Somewhere, deep in the bowels of the data center, a mission-critical server goes belly-up. This server is as bulletproof as they come. It has clustered hard drives; should a drive fail, the others take over. It has multiple NICs, all dual-homed to redundant switches. Those switches are, in turn, dual-homed to a redundant core network.
One morning, the server disappears from the network. Users arriving at work attempt to log in and can't. Mission-critical applications and databases are offline. Work comes to a screeching halt. Soon word begins to circulate: "The network is down!"
This cannot be considered a network failure in any way, shape, or form -- the server has abended and needs to be rebooted. However, to your users, anything attached to the network is "the network." This extends to Internet sites and even to users' own workstations.
The more you argue the network is perfectly fine, the more convinced users become there is a network problem. ("Methinks thou dost protest too much!")
Stop arguing. There's a better way to correct this misconception, serve your users, and keep your network's good PR in place.
- Let your attitude be "I am guilty until proven innocent." (In other words, do exactly the opposite of what telephone carriers do when they have a network failure.) Assure your users that you know this is a serious situation that must be taken care of quickly. Assume responsibility even if you aren't convinced it is a network problem.

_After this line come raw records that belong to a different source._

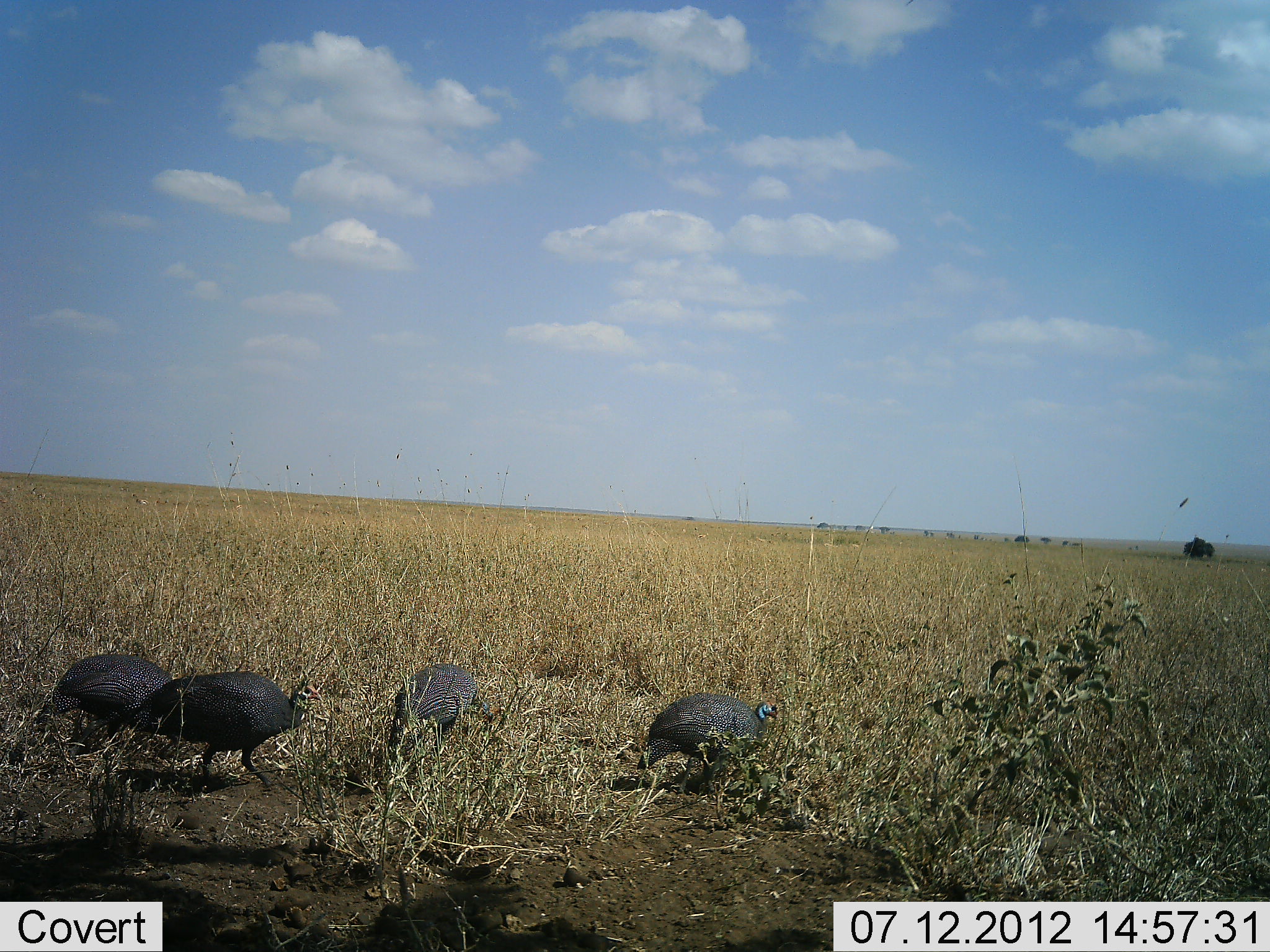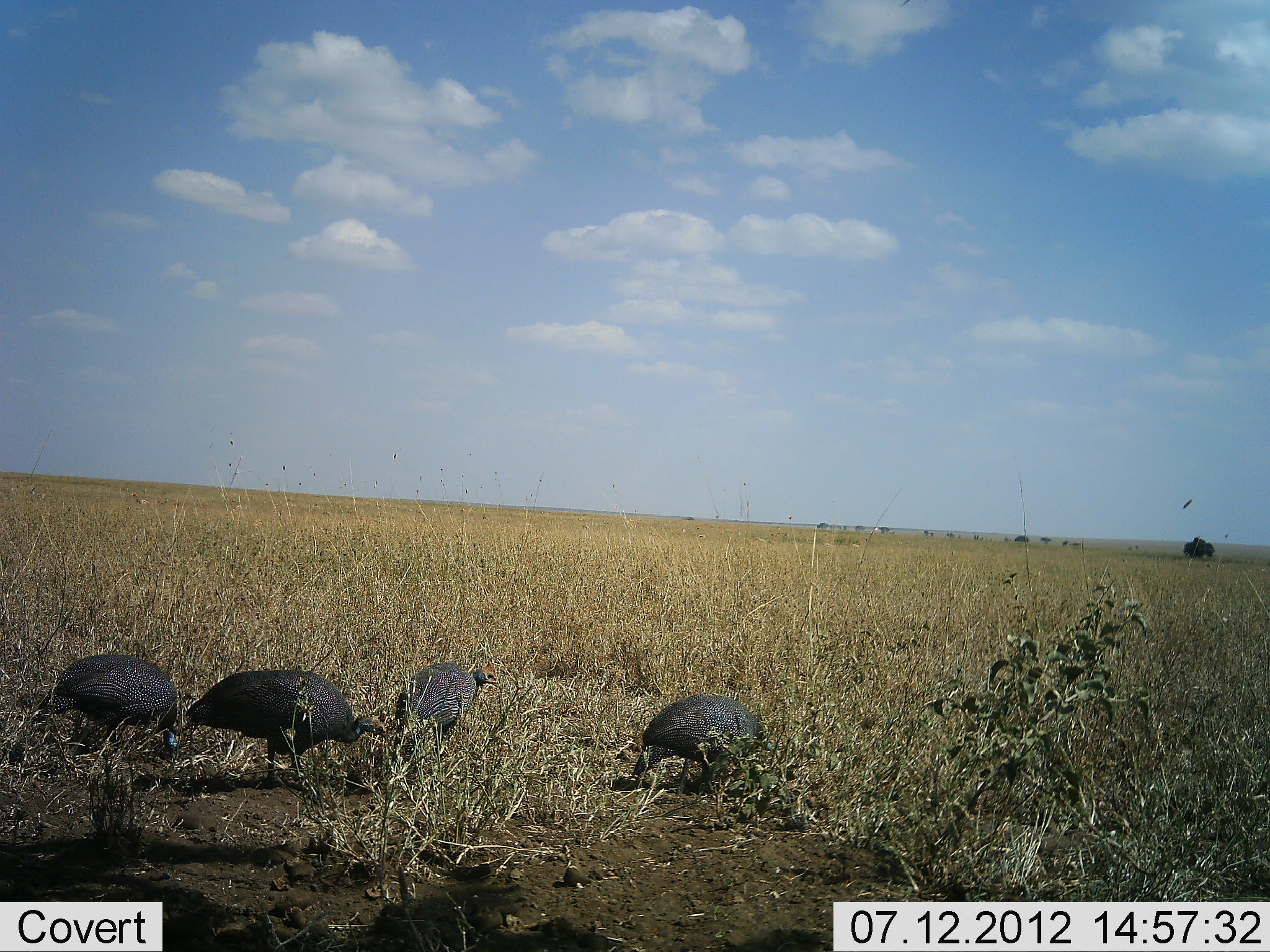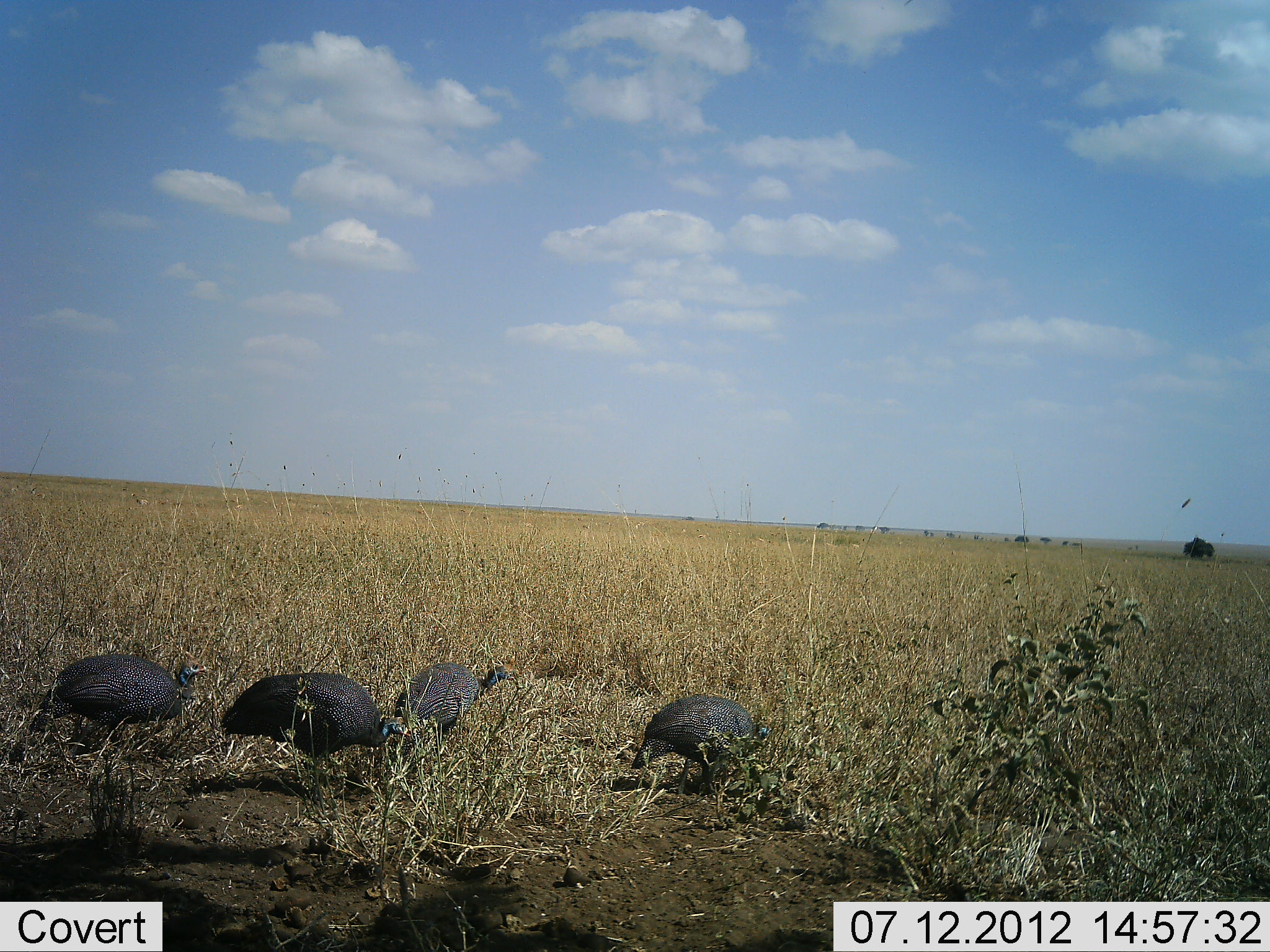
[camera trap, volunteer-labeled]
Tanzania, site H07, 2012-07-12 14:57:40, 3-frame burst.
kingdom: Animalia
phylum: Chordata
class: Aves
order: Galliformes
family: Numididae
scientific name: Numididae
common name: guinea fowl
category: guineafowl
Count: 4.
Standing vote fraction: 45%.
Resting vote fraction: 0%.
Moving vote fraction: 64%.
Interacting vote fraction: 0%.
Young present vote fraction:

- Communicate and work closely with the server administrators. This may not always be easy to do, but it pays off in times of crisis. A good working relationship allows you to assuage user complaints while solving their problems as quickly as possible.
- Educate your users. You can't expect ordinary users to distinguish between a server abend and a router crash, so don't push this too far. However, you can help them understand that just because they can't reach a certain host or Website, the network is not necessarily at fault.
- Monitor your network closely so you know what actually went wrong. Most servers can be equipped with SNMP MIBs that signal you if there is a problem. If you have hundreds of servers, you might not want to equip every one with a MIB, but you should include your mission-critical servers in your SNMP system.
If you follow these axioms, you still may hear those feared words, "the network is down," but you will hear them less often and with less venom.